- 提示された文章 -

ある程度国家が経済発展し、衣食住に困らず、教育制度も整備された社会において、人々の人生をさらに豊かにするものとは何だろう。金銭や、物質的な豊かさだけではなく、それは健康や安全、または良好な人間関係だったり、物事に習熟することだったりするかもしれない。

そんな中、北欧のノルウェー政府は、ウェルビーイングに関する新たな国家戦略を策定することを2021年7月末に発表した。GDPに変わるような、人々の暮らしの本質的な良さを測ることができる指標を創り出し、国家をより良い方向へ導こうというのだ。

オスロを歩く人々

政策の一つとして、まず政府は国民の正直な声を聞くことに取り組んだ。現在は、ノルウェー統計局が人々の生活の質に関する全国調査を行っている。2020年に最初の調査が行われ、その結果をもとにウェルビーイング戦略は更新される。2回目となる調査は2021年11月から開始される予定だ。

- 解くべき問題 -
(A) 次の(i)〜(iii)がノルウェーのウェルビーイング戦略についての文章の内容と合っているかを「はい」か「いいえ」で判定し、判断の根拠となる箇所を文章からそのまま引用してください。
(i) ノルウェー政府は、ウェルビーイングに関する新たな国家戦略の策定を2021年7月末に発表した。
(ii) 最初の調査の結果をもとに、ウェルビーイング戦略が更新される。
(iii) 人生を豊かにするものは金銭や物質的な豊かさに限られる、と述べられている。
(B) ノルウェーのウェルビーイング戦略についての文章を読み、次の問いに答えてください。
(i) 政府が創り出そうとしている指標は、何に代わるものとされているか。
(ii) 人々の生活の質に関する全国調査を行っているのはどこか。
(iii) 2回目の調査はいつから開始される予定か。
(C) ノルウェーのウェルビーイング戦略についての文章を、最後の文の後から書き進めてください。

- 記録の抜粋 -
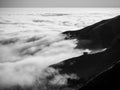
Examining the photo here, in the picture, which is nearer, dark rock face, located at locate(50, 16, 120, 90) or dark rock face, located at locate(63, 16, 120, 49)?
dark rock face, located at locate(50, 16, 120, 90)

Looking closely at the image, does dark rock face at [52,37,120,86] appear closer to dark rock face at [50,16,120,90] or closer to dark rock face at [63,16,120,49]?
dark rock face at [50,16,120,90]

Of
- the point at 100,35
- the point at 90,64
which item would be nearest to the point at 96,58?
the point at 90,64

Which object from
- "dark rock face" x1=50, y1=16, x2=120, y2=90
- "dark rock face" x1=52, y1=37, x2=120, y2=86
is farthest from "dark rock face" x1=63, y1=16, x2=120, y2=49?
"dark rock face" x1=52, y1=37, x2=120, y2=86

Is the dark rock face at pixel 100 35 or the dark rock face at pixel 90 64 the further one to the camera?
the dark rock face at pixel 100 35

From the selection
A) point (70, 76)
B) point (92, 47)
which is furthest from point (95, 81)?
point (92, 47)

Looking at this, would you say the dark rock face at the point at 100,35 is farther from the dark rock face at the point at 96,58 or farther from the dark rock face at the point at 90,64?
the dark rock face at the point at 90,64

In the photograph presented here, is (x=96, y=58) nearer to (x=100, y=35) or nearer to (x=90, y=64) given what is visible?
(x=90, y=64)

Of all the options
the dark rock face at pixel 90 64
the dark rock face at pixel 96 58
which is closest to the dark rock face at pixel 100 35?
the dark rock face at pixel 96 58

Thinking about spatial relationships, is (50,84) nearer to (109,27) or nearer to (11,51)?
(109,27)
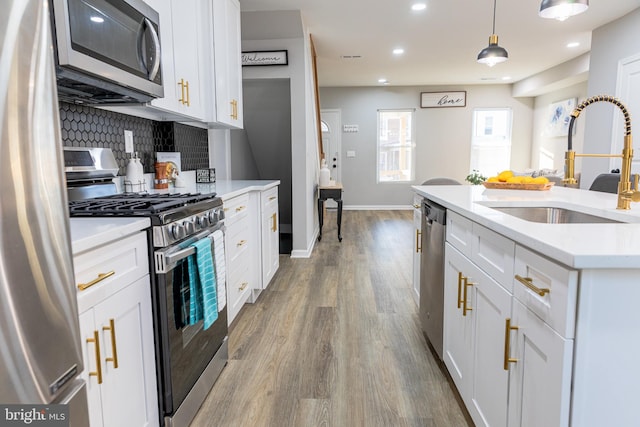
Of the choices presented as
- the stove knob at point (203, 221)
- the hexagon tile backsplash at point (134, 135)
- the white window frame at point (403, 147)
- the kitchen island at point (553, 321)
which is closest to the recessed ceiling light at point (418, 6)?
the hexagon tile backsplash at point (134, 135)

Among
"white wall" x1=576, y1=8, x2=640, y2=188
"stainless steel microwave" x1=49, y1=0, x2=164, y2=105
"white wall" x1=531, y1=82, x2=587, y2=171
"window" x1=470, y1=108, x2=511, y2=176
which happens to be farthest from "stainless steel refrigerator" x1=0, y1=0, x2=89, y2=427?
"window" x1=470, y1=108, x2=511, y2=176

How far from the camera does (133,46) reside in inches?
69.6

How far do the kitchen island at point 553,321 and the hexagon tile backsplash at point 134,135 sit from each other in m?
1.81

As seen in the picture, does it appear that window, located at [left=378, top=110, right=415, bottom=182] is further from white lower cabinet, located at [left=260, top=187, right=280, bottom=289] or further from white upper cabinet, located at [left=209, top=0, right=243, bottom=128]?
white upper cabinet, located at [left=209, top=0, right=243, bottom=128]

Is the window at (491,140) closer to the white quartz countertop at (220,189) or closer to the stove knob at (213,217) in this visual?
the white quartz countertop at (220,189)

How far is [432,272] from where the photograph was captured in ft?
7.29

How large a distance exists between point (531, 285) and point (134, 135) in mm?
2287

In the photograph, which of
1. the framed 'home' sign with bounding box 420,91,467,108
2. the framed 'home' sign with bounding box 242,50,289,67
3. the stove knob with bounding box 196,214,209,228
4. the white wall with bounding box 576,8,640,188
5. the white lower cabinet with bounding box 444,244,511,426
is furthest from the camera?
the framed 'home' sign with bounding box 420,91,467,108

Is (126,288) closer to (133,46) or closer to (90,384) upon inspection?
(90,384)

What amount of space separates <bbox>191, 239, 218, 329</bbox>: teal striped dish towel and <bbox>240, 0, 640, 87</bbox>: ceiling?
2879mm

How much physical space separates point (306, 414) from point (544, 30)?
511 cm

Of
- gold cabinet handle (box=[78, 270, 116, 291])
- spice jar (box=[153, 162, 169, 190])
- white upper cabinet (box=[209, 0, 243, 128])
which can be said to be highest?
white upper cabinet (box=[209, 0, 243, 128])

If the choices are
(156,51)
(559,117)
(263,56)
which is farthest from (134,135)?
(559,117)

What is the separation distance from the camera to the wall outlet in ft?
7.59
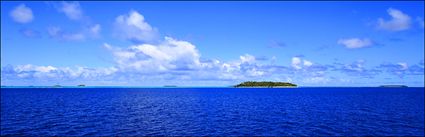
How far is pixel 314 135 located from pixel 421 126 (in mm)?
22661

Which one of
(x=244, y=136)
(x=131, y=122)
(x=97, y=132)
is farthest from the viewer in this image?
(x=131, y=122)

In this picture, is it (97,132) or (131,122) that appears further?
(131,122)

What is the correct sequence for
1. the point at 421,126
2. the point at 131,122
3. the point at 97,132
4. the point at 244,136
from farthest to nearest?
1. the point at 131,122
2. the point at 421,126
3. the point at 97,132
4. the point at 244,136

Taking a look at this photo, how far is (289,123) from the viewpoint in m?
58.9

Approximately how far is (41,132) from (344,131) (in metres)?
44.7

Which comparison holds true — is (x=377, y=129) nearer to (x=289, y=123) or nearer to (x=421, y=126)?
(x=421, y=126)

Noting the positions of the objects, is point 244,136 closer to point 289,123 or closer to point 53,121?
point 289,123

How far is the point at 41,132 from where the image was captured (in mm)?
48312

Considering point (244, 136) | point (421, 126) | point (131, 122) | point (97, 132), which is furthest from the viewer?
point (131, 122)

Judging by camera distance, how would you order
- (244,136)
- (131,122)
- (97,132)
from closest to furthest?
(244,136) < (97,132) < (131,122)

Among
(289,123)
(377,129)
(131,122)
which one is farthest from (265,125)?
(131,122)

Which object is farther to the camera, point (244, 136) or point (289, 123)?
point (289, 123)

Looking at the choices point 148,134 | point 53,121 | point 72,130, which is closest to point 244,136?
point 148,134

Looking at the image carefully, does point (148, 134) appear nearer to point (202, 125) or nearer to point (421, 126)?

- 演習の結果 -
(A)
(i) はい。「ノルウェー政府は、ウェルビーイングに関する新たな国家戦略を策定することを2021年7月末に発表した」
(ii) はい。「その結果をもとにウェルビーイング戦略は更新される」
(iii) いいえ。「金銭や、物質的な豊かさだけではなく」

(B)
(i) GDP
(ii) ノルウェー統計局
(iii) 2021年11月

(C)
調査は、あらゆる社会的立場の人々の生活の質の違いや、社会的グループごとに異なる、公的政策へのニーズを詳細に明らかにする。たとえば、1回目の調査では、回答者の26%が人生の満足度が高いと述べている一方、若年層は年配層よりも、そして低学歴・低所得の人は高学歴・高収入の人よりも、今の暮らしに対する満足度が低いことがわかった。また、パンデミックにより国民の多くが生活の質(QOL)の低下や、孤独感、精神疾患などに悩まされていることも明らかになっている。

生活の質に関しては、今後高い状態を維持するだけでなく、困難に陥ったときにストレス状態から回復するための施策を考えていく。

同国の保健・介護サービス大臣であるベント・ホイエ氏は「社会的な格差を是正し、人々の健康を促進する公正な社会を実現するためには、多様な社会集団ごとに人々の声を多く集め、彼らの生活の質の向上には何が必要かを知る必要があります」と全国調査の意図を話している。

まさに政治の理想ともいえる民主的なアプローチで、人々のウェルビーングとは何かを丁寧に探り、その実現を目指す。経済性偏重から脱却する、ノルウェーのこのような政策がますます世界で主流となっていくことを期待したい。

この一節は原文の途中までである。